Field sports stadium in Aberavon, Wales

The Lido Ground, currently known as the Marstons Stadium for sponsorship purposes, is a field sports stadium located on Princess Margaret Way in Aberavon, Wales.

== History ==
The first Wales women's international match to be played under the auspices of the Football Association of Wales was played here on 6 September, 1993 against Iceland.
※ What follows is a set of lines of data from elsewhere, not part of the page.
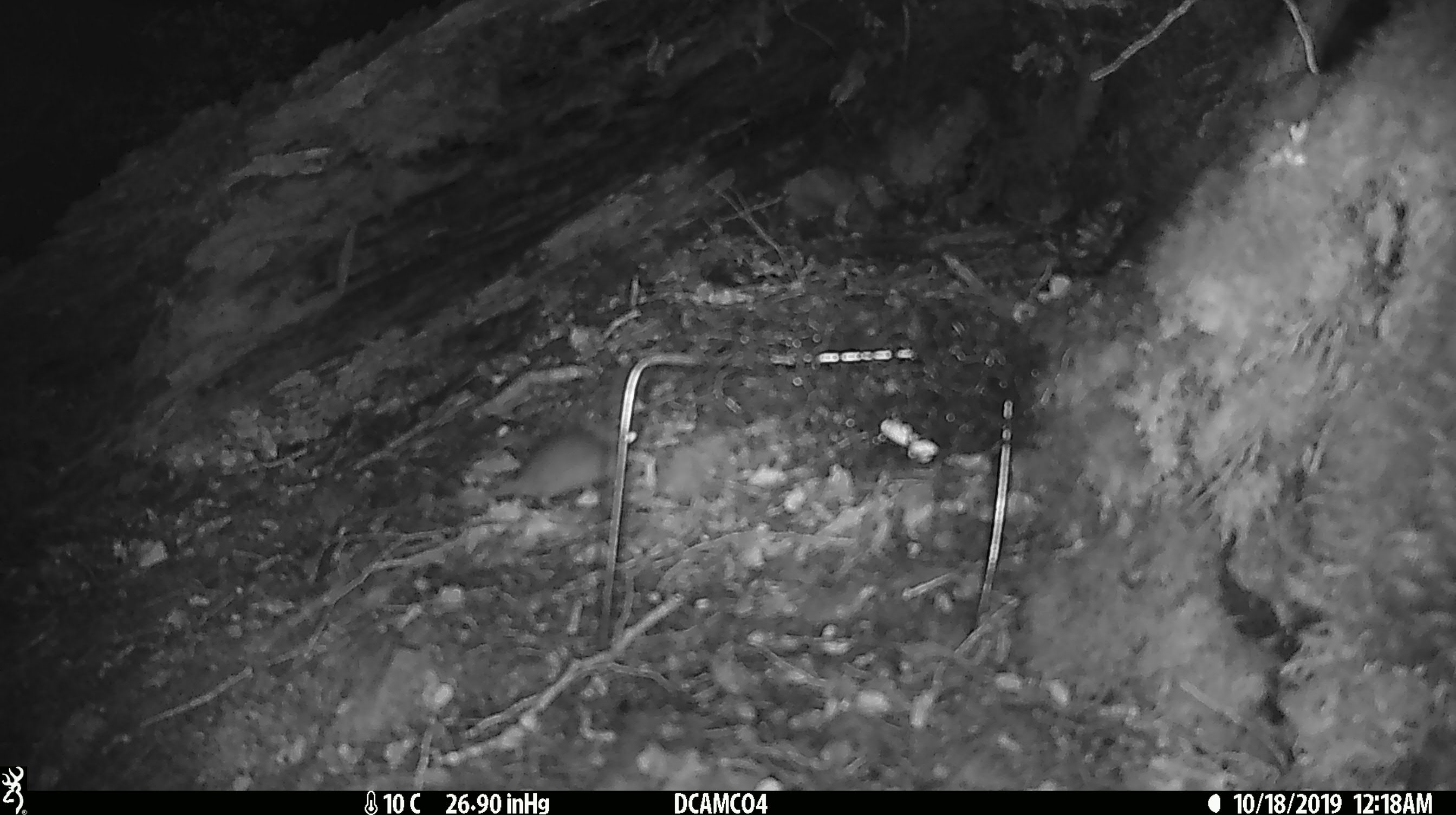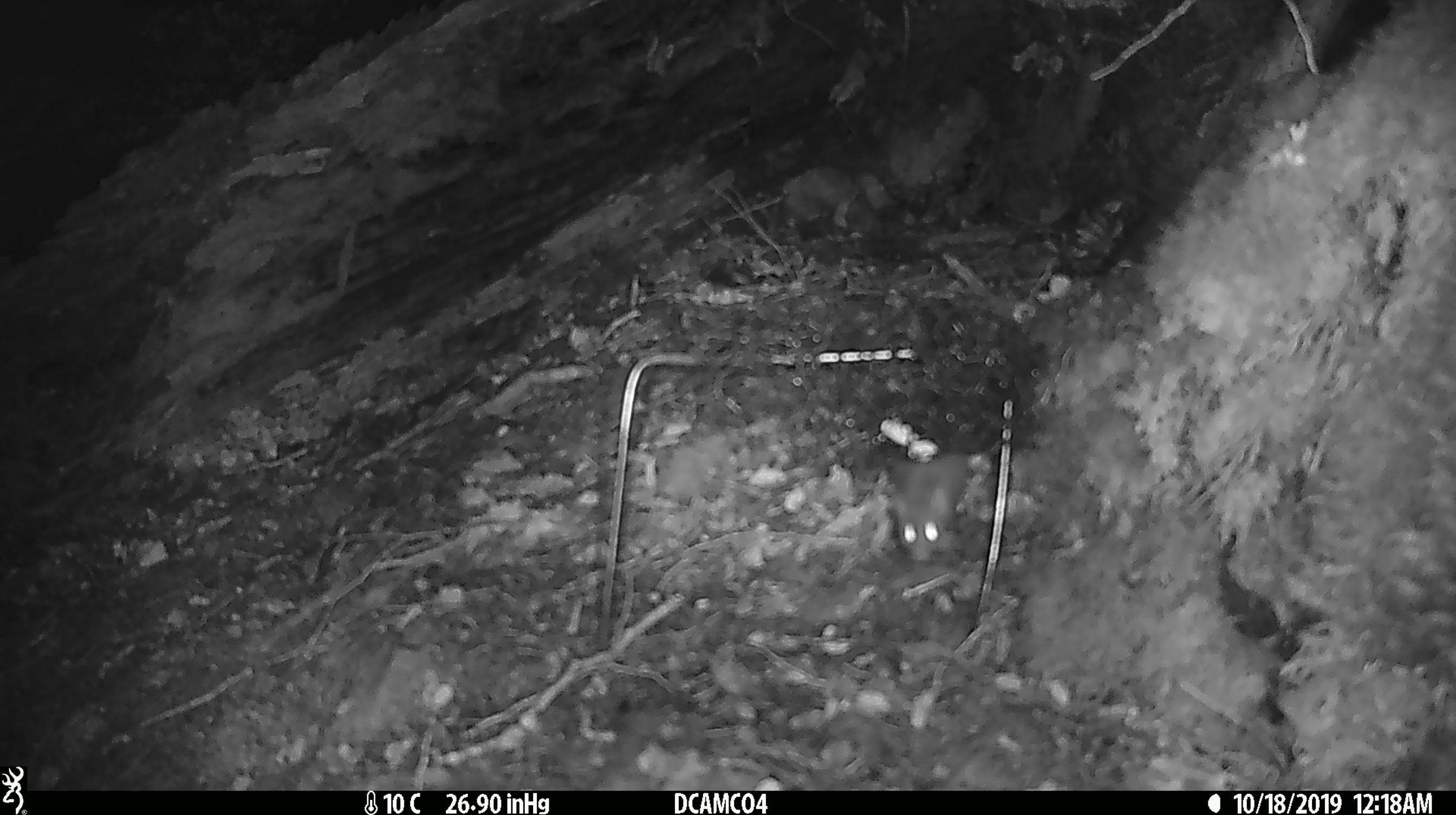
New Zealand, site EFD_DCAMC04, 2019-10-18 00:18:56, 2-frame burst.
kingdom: Animalia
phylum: Chordata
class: Mammalia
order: Rodentia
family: Muridae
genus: Mus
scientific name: Mus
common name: mouse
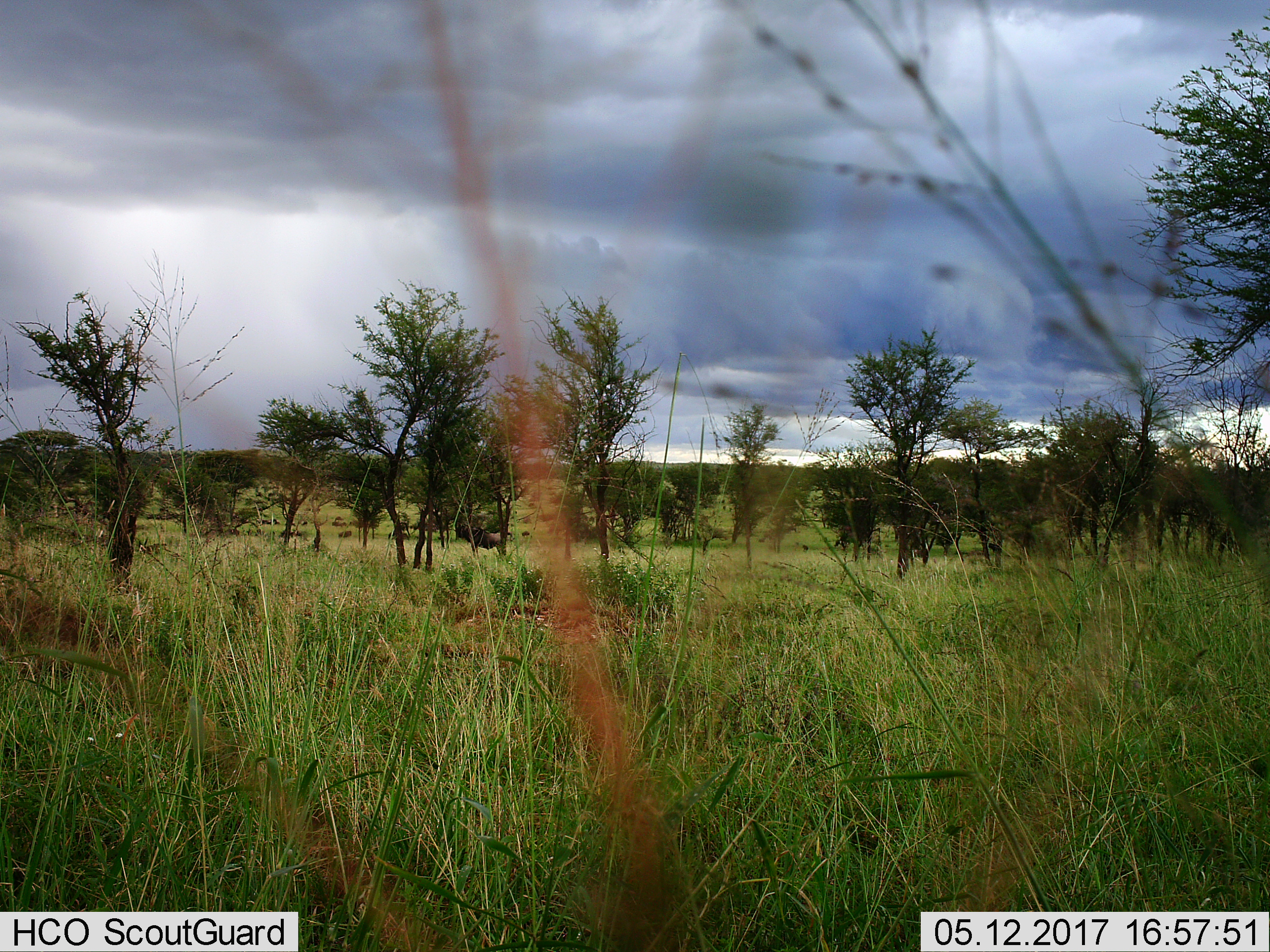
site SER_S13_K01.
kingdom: Animalia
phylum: Chordata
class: Mammalia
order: Artiodactyla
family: Bovidae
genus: Connochaetes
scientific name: Connochaetes taurinus taurinus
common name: blue wildebeest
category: wildebeestblue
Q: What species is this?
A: Wildebeestblue (blue wildebeest) (Connochaetes taurinus taurinus).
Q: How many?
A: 1.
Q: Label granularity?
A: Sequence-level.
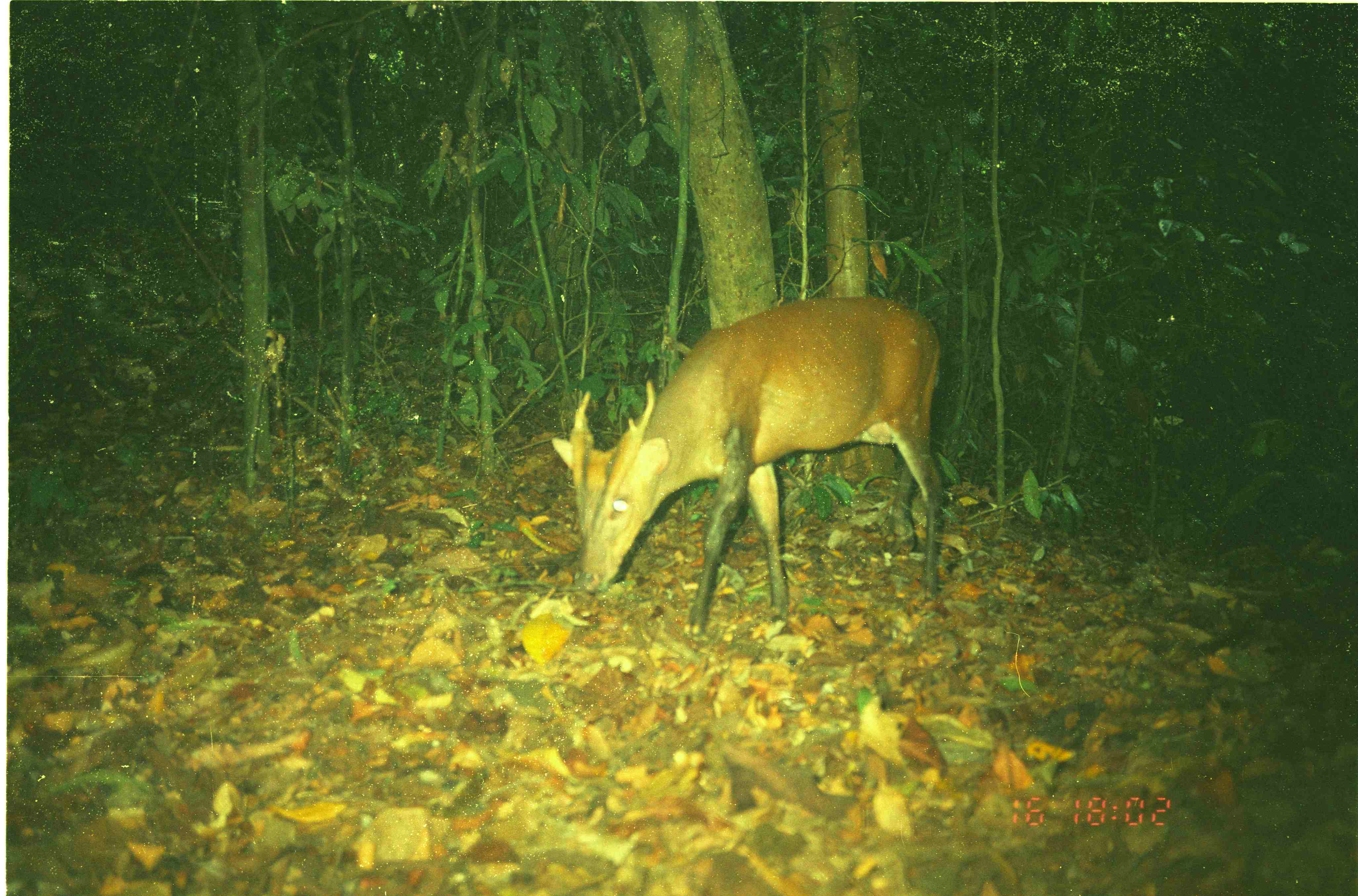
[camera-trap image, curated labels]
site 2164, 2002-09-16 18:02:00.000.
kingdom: Animalia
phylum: Chordata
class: Mammalia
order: Artiodactyla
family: Cervidae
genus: Muntiacus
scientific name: Muntiacus muntjak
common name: southern red muntjac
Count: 1.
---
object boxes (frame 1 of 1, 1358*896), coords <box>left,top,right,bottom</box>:
muntiacus muntjak: <box>551,297,940,631</box>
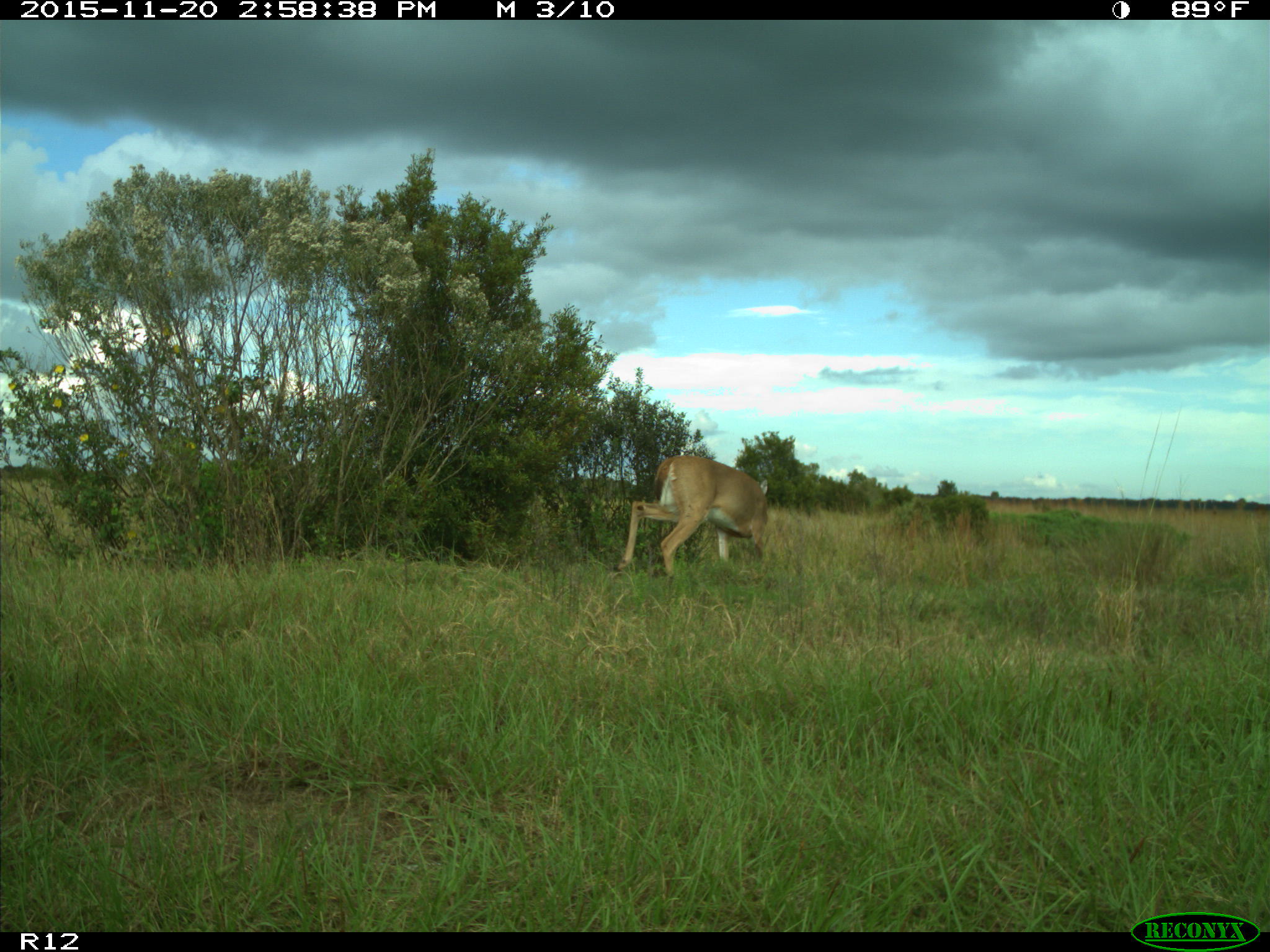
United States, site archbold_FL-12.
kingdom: Animalia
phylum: Chordata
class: Mammalia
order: Artiodactyla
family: Cervidae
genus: Odocoileus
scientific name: Odocoileus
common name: deer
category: unidentified deer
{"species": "unidentified deer (deer) (Odocoileus)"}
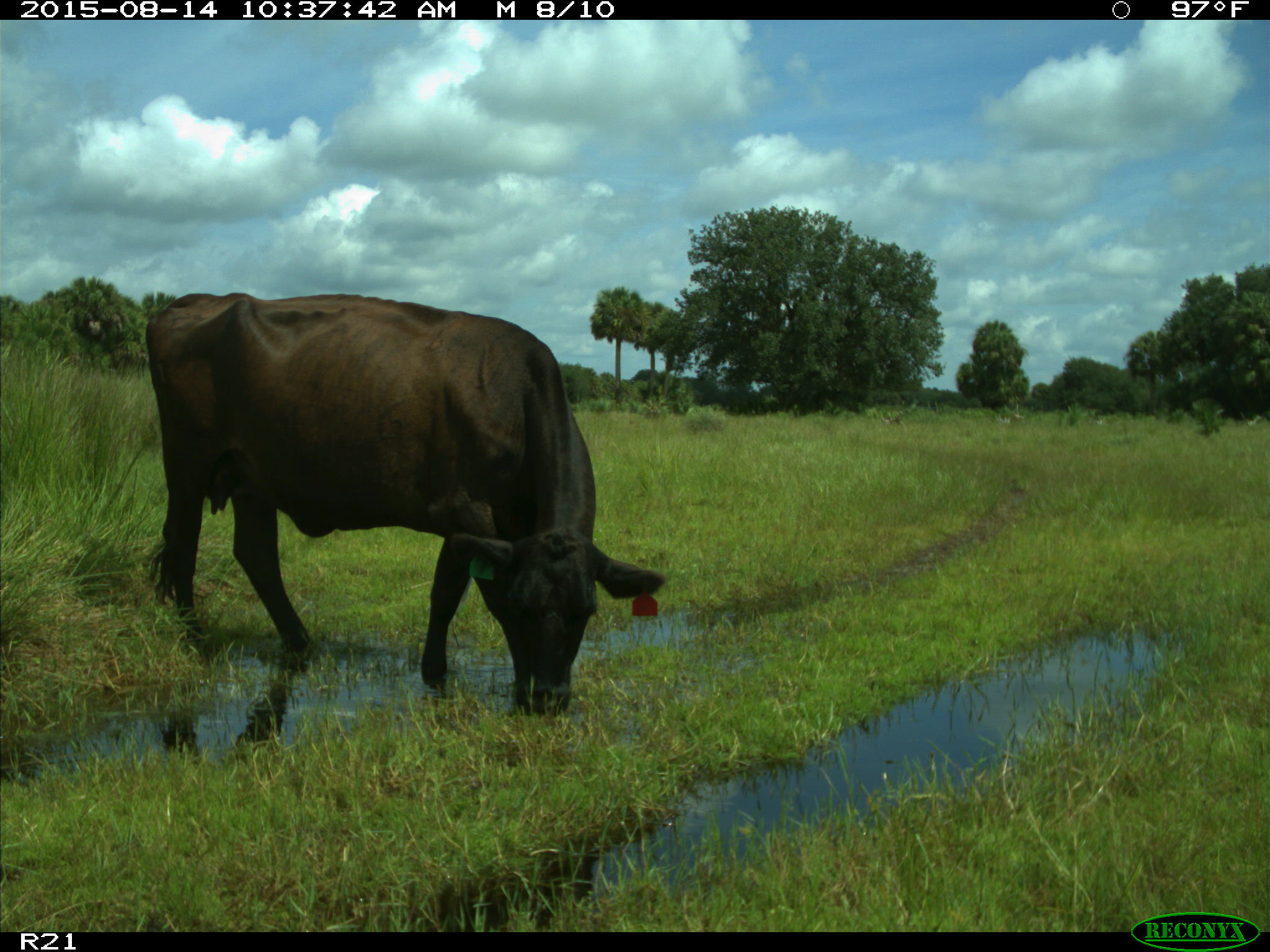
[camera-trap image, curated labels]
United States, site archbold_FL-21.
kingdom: Animalia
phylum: Chordata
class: Mammalia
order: Artiodactyla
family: Bovidae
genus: Bos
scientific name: Bos taurus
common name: domestic cow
Wales lost 1-0.

== Facilities ==

It has a capacity of 4,200 (601 seated) and is the home of Afan Lido F.C. The record attendance at the stadium for a Welsh Premier League game is 509, against Port Talbot Town on Boxing Day 2001. The record Welsh Football League attendance is 546 on 24 January 2009 against Goytre United F.C. Both of the record crowds occurred during high-profile derby games.